La ludlamite est un phosphate de fer hydraté prisé pour sa couleur verte vive et saturée et pour son lustre étonnamment élevé. Des cristaux bien formés peuvent sembler presque vitrifiés—souvent transparents à gemme—et se présenter sous forme de coins nets, de lames, ou de prismes volumineux. Les meilleurs spécimens présentent des teintes riches allant de l'émeraude profond au jaune-vert vif, avec des reflets lumineux, souvent perchés sur une matrice contrastante telle que la sidérite brun, des sulfures métalliques (pyrite, sphalérite) ou du quartz neigeux. Bien que généralement de la taille d'un pouce à une miniature, quelques poches ont livré des cristaux de plusieurs centimètres et de belles grappes, faisant de la ludlamite un favori de niche parmi les collectionneurs de phosphates et d'espèces en veine sulfureuse.
La ludlamite se forme dans des environnements hydrothermaux à basse température et est étroitement associée à des dépôts riches en fer et à des veines polymétalliques. La couleur, la clarté et le lustre peuvent être exceptionnels; cependant, le minéral est relativement tendre et cassant, de sorte que les terminaisons immaculées et les grappes sans dommages sont plus rares qu'il n'y paraît. Des trouvailles modernes de la mine Huanggang en Chine et des échantillons classiques des mines de Huanuni (Bolivie) et Huanzala (Pérou) fixent la norme.

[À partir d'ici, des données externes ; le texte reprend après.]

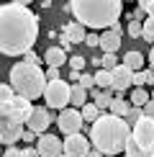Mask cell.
Wrapping results in <instances>:
<instances>
[{
	"label": "cell",
	"mask_w": 154,
	"mask_h": 157,
	"mask_svg": "<svg viewBox=\"0 0 154 157\" xmlns=\"http://www.w3.org/2000/svg\"><path fill=\"white\" fill-rule=\"evenodd\" d=\"M80 85H82L85 90H95V88H98V85H95V75L82 72V75H80Z\"/></svg>",
	"instance_id": "cell-29"
},
{
	"label": "cell",
	"mask_w": 154,
	"mask_h": 157,
	"mask_svg": "<svg viewBox=\"0 0 154 157\" xmlns=\"http://www.w3.org/2000/svg\"><path fill=\"white\" fill-rule=\"evenodd\" d=\"M87 95H90V90H85L80 82H72V101H69V106L72 108H82V106H87Z\"/></svg>",
	"instance_id": "cell-19"
},
{
	"label": "cell",
	"mask_w": 154,
	"mask_h": 157,
	"mask_svg": "<svg viewBox=\"0 0 154 157\" xmlns=\"http://www.w3.org/2000/svg\"><path fill=\"white\" fill-rule=\"evenodd\" d=\"M0 113H3V119H8L13 124H21V126H23V124L31 119V113H34V106H31V101L16 95L13 103H0Z\"/></svg>",
	"instance_id": "cell-6"
},
{
	"label": "cell",
	"mask_w": 154,
	"mask_h": 157,
	"mask_svg": "<svg viewBox=\"0 0 154 157\" xmlns=\"http://www.w3.org/2000/svg\"><path fill=\"white\" fill-rule=\"evenodd\" d=\"M90 95H93V103L98 106L103 113L105 111H111V106H113V90H90Z\"/></svg>",
	"instance_id": "cell-17"
},
{
	"label": "cell",
	"mask_w": 154,
	"mask_h": 157,
	"mask_svg": "<svg viewBox=\"0 0 154 157\" xmlns=\"http://www.w3.org/2000/svg\"><path fill=\"white\" fill-rule=\"evenodd\" d=\"M141 119H144V108H139V106H134V108H131V113L126 116V124H128V126L134 129V126H136V124H139Z\"/></svg>",
	"instance_id": "cell-26"
},
{
	"label": "cell",
	"mask_w": 154,
	"mask_h": 157,
	"mask_svg": "<svg viewBox=\"0 0 154 157\" xmlns=\"http://www.w3.org/2000/svg\"><path fill=\"white\" fill-rule=\"evenodd\" d=\"M75 21L82 23L85 29H113L118 23L123 3L121 0H75L69 3Z\"/></svg>",
	"instance_id": "cell-2"
},
{
	"label": "cell",
	"mask_w": 154,
	"mask_h": 157,
	"mask_svg": "<svg viewBox=\"0 0 154 157\" xmlns=\"http://www.w3.org/2000/svg\"><path fill=\"white\" fill-rule=\"evenodd\" d=\"M100 49L105 52V54H116V52L121 49V34L113 31V29L103 31V34H100Z\"/></svg>",
	"instance_id": "cell-14"
},
{
	"label": "cell",
	"mask_w": 154,
	"mask_h": 157,
	"mask_svg": "<svg viewBox=\"0 0 154 157\" xmlns=\"http://www.w3.org/2000/svg\"><path fill=\"white\" fill-rule=\"evenodd\" d=\"M118 64H121V62H118V57H116V54H103V59H100V67L108 70V72H113Z\"/></svg>",
	"instance_id": "cell-25"
},
{
	"label": "cell",
	"mask_w": 154,
	"mask_h": 157,
	"mask_svg": "<svg viewBox=\"0 0 154 157\" xmlns=\"http://www.w3.org/2000/svg\"><path fill=\"white\" fill-rule=\"evenodd\" d=\"M134 88H146V70L134 72Z\"/></svg>",
	"instance_id": "cell-32"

L'attrait de la ludlamite réside dans sa combinaison de couleur, de brillance et de rareté des spécimens de qualité supérieure. Elle est moins répandue sur le marché que de nombreux carbonates et silicates, et les cristaux fins se concentrent dans quelques districts miniers notables. Les collectionneurs de phosphates et d'assemblages de sulfoselures apprécient particulièrement les contrastes esthétiques de la ludlamite — des cristaux verts brillants contre la sidérite brun bronze ou des sulfures métalliques. Au cours de la dernière décennie, des cristaux transparents et à terminaisons nettes issus de Huanggang en Chine ont ravivé l'intérêt, tandis que les classiques plus anciens de Huanuni et Huanzala restent des références. Les prix varient considérablement : de petites miniatures nettes et acérées peuvent être accessibles, mais des cristaux plus gros, lustre et transparents sur une matrice attrayante peuvent atteindre des primes importantes.
Bien que la ludlamite se rencontre dans des localités dispersées dans le monde, quelques districts sont renommés pour produire les spécimens les plus désirables.
Un classique bolivien. La mine de Huanuni (département d'Oruro) produit depuis longtemps une ludlamite verte brillante et saturée sous forme de cristaux nets, en forme de coins nets ou de lames, généralement associée à la sidérite, à la pyrite, à la sphalérite et au quartz. De nombreux spécimens présentent un contraste excellent — du vert vif posé sur une sidérite brun chocolat ou niché parmi des sulfures métalliques. La taille des cristaux est généralement modeste, mais des grappes avec plusieurs terminaisons et une forme canonique sont bien connues du district. Comme les poches se produisent souvent dans des environnements de veines riches en sulfures et cassants, les spécimens intacts et non réparés sont relativement rares, et les pièces de matrice bien équilibrées sont fortement valorisées par les collectionneurs.
La ludlamite est un phosphate de fer hydraté (Mohs environ 3,5–4) et, malgré son lustre brillant, est relativement tendre et cassante. Manipulez-la et nettoyez-la avec soin.
Avec une sélection réfléchie et une manipulation soignée, une ludlamite verte et vive — surtout un cluster net et brillant sur une matrice contrastante — peut devenir le point central dans toute suite de phosphates ou de veines sulfureuses.